The invention is illustrated below with reference to the drawings Embodiments explained in more detail. Show it:

Fig. 1 and 2 respectively in the schematic longitudinal section exhaust manifold for internal combustion engines.

Figs. 1 reveals a built exhaust manifold 1, which is composed of a hollow structure 2 in the form of a tubular sheet, and two flanges 3.

The hollow structure 2 is, for. B. made of a sheet-metal, then bent and ultimately longitudinally welded semi-finished product, which has a smaller wall thickness WD than at the ends 5 in a central length section 4 . The wall thickness WD1 of the ends 5 is again smaller than the thickness D of the flanges 3 .

The transitions 6 from the middle length section 4 to the ends 5 are fluid, that is to say without paragraphs.

The ends 5 of the hollow structure 2 are inserted into recesses 7 of the flanges 3 , the end faces 8 of the ends 5 being flush with the hollow structure 2 from flat sides 9 of the flanges 3 .

The connection of the flanges 3 with the ends 5 takes place by fillet welds 10 between the outer surfaces 11 of the ends 5 and the flat sides 12 of the flanges 3 facing the hollow structure 2 .

The built-in exhaust manifold 1 a shown in FIG. 2 is composed of a multi-part hollow structure 2 a and flanges 3 .

The hollow structure 2 a is divided into a central length section 4 a in the form of a pipe bend with the same wall thickness WD and in the central length section 4 a welded ends 5 a in the form of short pipe sections. While the inner diameter ID of the central length section 4 a and the ends 5 a is identical, the wall thicknesses WD1 of the ends 5 a are larger than the wall thickness WD of the central length section 4 a.

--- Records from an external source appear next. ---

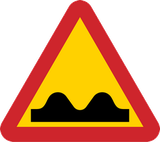 Warnung vor schlechter Fahrbahn.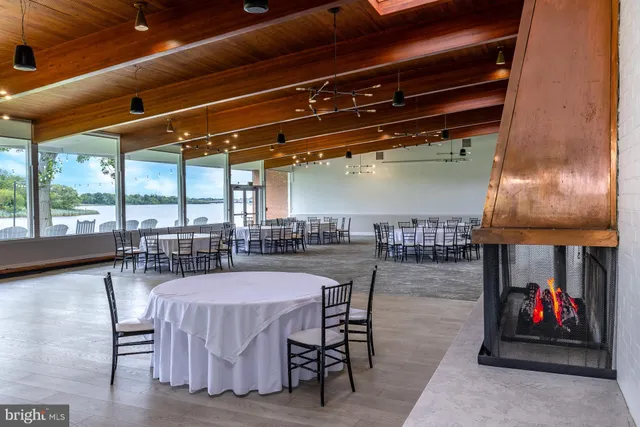 a dining room with furniture and a floor to ceiling window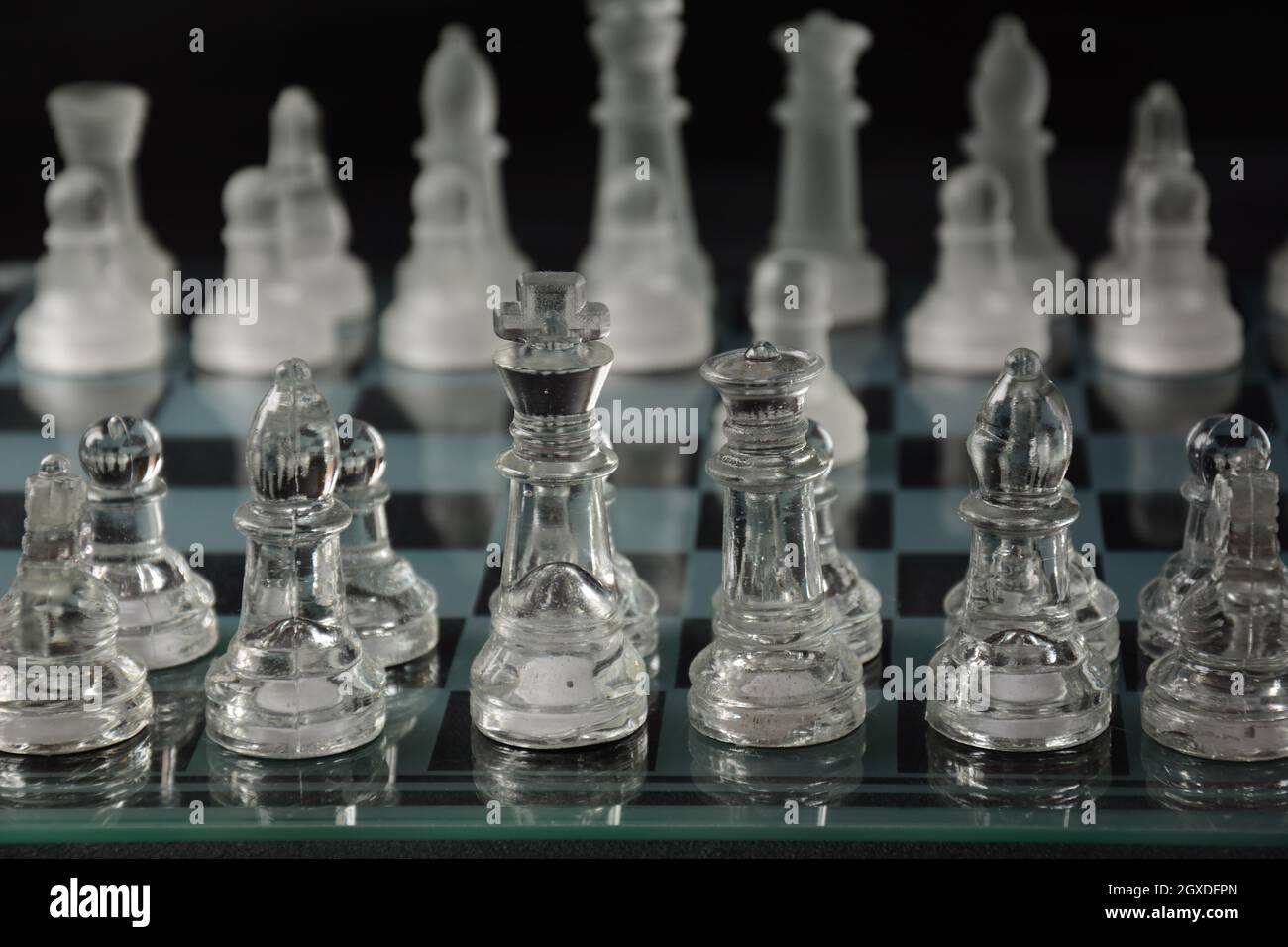 Clear glass chess pieces on a glass chessboard isolated on a black ...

On the other hand, it can be seen that the thickness D of the flanges 3 is larger than the wall thickness WD1 of the ends 5 a.

Also in the embodiment of FIG. 2, the ends 5 are a hollow structural tur 2 a in the recesses 7 of the flanges 3 is inserted so that the end faces 8 of the ends 5 a with the flat sides 9 of the flanges 3 are aligned, the structure of the hollow 2 a are turned away. The connection between the flanges 3 and the ends 5 a takes place by fillet welds 10 between the outer surfaces 11 of the ends 5 a and the flat sides 12 of the flanges 3 , which face the hollow structure 2 a.

The connection between the ends 5 a and the central length section 4 a is made by external V-seams 13 at the stepped transitions 14 from the central length section 4 a to the ends 5 a.

REFERENCE NUMBERS

1

exhaust manifold

1

a Exhaust manifold

2

Hollow structure v.

1

2

a hollow structure v.

1

a

3

Flanges from

1

.

1

a

4

middle section of v.

2

4

a central longitudinal section v.

2

a

5

Ends of

2

5

a ends v.

2

a

6

Transitions v.

4

on

5

7

Recesses in

3

8th

End faces v.

5

.

5

a

9

Flat pages from

3

10

fillet welds

11

Surfaces v.

5

.

5

a

12

Flat pages from

3

13

V-seams

14

Transitions v.

4

a on

5

a
D thickness v.

3

ID inside diameter of

4

a u.

5

a
WD wall thickness from

4

.

4

a
WD1 wall thickness

5

.

5

a

Claims (3)

1. Arrangement for guiding exhaust gas from an internal combustion engine, which is composed of a tubular hollow structure ( 2 , 2 a) and the end with the hollow structure ( 2 , 2 a) joined one-piece flanges ( 3 ), the thickness (D) of which is a multiple of Wall thickness (WD) of the hollow structure ( 2 , 2 a), in which the wall thickness (WD1) of the single-layer ends ( 5 , 5 a) of the hollow structure ( 2 , 2 a) is greater than the wall thickness (WD) of the hollow structure ( 2 , 2 a) between the ends ( 5 , 5 a), however, are smaller than the thickness (D) of the flanges ( 3 ), and the ends ( 5 , 5 a) are aligned with their end faces ( 8 ) with those of the hollow structure (2, 2 a) abge facing flat sides (9) of the flanges (3), specific in recesses (7) of the flan (3) used as well as by fillet welds (10) between the flanges (3) and the outer surfaces (11) of the ends ( 5 , 5 a) are welded to the flanges ( 3 ). 2. Arrangement according to claim 1, wherein the ends ( 5 ) form one-piece components of the hollow structure ( 2 ). 3. Arrangement according to claim 1, in which the hollow structure ( 2 a) in a central longitudinal section ( 4 a) and in the central Längenab section ( 4 a) welded ends ( 5 a) is divided.